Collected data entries
§

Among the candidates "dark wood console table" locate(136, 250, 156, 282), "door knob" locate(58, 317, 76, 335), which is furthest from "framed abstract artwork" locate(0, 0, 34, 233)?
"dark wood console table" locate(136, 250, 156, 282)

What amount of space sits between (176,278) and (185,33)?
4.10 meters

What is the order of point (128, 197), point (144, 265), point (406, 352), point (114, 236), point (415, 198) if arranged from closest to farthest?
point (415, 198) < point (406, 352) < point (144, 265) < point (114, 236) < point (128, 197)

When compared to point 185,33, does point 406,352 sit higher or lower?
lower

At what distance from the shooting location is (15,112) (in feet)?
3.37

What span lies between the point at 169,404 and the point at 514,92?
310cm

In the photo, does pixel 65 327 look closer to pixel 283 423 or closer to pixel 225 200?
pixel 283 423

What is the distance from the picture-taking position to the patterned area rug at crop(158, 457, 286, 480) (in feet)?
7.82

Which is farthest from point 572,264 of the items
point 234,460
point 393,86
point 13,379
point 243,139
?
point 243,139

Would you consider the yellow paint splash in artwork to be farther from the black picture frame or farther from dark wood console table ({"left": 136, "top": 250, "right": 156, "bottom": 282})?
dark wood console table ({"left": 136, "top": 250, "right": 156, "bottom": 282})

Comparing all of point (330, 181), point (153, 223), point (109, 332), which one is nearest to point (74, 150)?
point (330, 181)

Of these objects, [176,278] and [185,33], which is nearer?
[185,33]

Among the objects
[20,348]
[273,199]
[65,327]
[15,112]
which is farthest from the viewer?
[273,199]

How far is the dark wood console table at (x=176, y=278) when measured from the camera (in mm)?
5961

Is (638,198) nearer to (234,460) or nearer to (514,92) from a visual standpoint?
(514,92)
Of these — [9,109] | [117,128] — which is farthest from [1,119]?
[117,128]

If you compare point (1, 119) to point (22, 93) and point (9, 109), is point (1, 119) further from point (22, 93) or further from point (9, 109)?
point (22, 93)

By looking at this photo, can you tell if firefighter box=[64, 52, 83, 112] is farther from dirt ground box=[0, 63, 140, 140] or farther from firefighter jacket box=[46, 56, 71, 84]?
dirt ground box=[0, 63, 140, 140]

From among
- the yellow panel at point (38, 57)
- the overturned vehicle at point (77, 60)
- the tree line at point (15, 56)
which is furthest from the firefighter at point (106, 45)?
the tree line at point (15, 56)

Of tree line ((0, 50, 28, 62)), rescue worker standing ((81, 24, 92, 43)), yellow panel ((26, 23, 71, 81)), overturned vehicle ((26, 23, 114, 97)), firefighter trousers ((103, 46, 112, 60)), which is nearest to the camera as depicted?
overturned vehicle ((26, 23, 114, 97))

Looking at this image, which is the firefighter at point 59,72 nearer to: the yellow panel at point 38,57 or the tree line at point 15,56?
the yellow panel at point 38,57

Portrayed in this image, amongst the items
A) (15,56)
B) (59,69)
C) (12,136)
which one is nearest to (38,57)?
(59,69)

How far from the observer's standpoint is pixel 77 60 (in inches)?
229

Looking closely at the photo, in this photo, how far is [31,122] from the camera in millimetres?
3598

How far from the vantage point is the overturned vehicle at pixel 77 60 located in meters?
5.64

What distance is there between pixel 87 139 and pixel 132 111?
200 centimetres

§

**Instruction**: Write out every line from the records above, word for word.

**Written response**:
Among the candidates "dark wood console table" locate(136, 250, 156, 282), "door knob" locate(58, 317, 76, 335), which is furthest from "framed abstract artwork" locate(0, 0, 34, 233)?
"dark wood console table" locate(136, 250, 156, 282)

What amount of space sits between (176,278) and (185,33)?
4.10 meters

What is the order of point (128, 197), point (144, 265), point (406, 352), point (114, 236), point (415, 198) if arranged from closest to farthest?
point (415, 198) < point (406, 352) < point (144, 265) < point (114, 236) < point (128, 197)

When compared to point 185,33, does point 406,352 sit higher or lower?
lower

At what distance from the shooting location is (15,112) (in feet)?
3.37

What span lies between the point at 169,404 and the point at 514,92?
310cm

In the photo, does pixel 65 327 look closer to pixel 283 423 or closer to pixel 225 200?
pixel 283 423

What is the distance from the picture-taking position to the patterned area rug at crop(158, 457, 286, 480) (in feet)?
7.82

Which is farthest from point 572,264 of the items
point 234,460
point 393,86
point 13,379
point 243,139
?
point 243,139

Would you consider the yellow paint splash in artwork to be farther from the black picture frame or farther from dark wood console table ({"left": 136, "top": 250, "right": 156, "bottom": 282})?
dark wood console table ({"left": 136, "top": 250, "right": 156, "bottom": 282})

Comparing all of point (330, 181), point (153, 223), point (109, 332), which one is nearest to point (74, 150)?
point (330, 181)

Of these objects, [176,278] and [185,33], which is nearer?
[185,33]

Among the objects
[20,348]
[273,199]
[65,327]
[15,112]
which is farthest from the viewer?
[273,199]

How far is the dark wood console table at (x=176, y=278) when measured from the camera (in mm)?
5961

Is (638,198) nearer to (234,460) or nearer to (514,92) from a visual standpoint?
(514,92)
Of these — [9,109] | [117,128] — which is farthest from [1,119]?
[117,128]

If you compare point (1, 119) to point (22, 93) and point (9, 109), is point (1, 119) further from point (22, 93) or further from point (9, 109)?
point (22, 93)

By looking at this photo, can you tell if firefighter box=[64, 52, 83, 112] is farther from dirt ground box=[0, 63, 140, 140] or farther from firefighter jacket box=[46, 56, 71, 84]?
dirt ground box=[0, 63, 140, 140]

From among
- the yellow panel at point (38, 57)
- the overturned vehicle at point (77, 60)
- the tree line at point (15, 56)
which is furthest from the firefighter at point (106, 45)?
the tree line at point (15, 56)

Of tree line ((0, 50, 28, 62)), rescue worker standing ((81, 24, 92, 43)), yellow panel ((26, 23, 71, 81)), overturned vehicle ((26, 23, 114, 97)), firefighter trousers ((103, 46, 112, 60)), which is nearest to the camera as depicted?
overturned vehicle ((26, 23, 114, 97))

Looking at this image, which is the firefighter at point 59,72 nearer to: the yellow panel at point 38,57 or the tree line at point 15,56?
the yellow panel at point 38,57

Portrayed in this image, amongst the items
A) (15,56)
B) (59,69)
C) (12,136)
which one is nearest to (38,57)?
(59,69)

How far from the observer's standpoint is pixel 77 60 (in inches)?
229

Looking closely at the photo, in this photo, how far is [31,122] from the camera in millimetres?
3598

How far from the vantage point is the overturned vehicle at pixel 77 60 located in meters?
5.64

What distance is there between pixel 87 139 and pixel 132 111?
200 centimetres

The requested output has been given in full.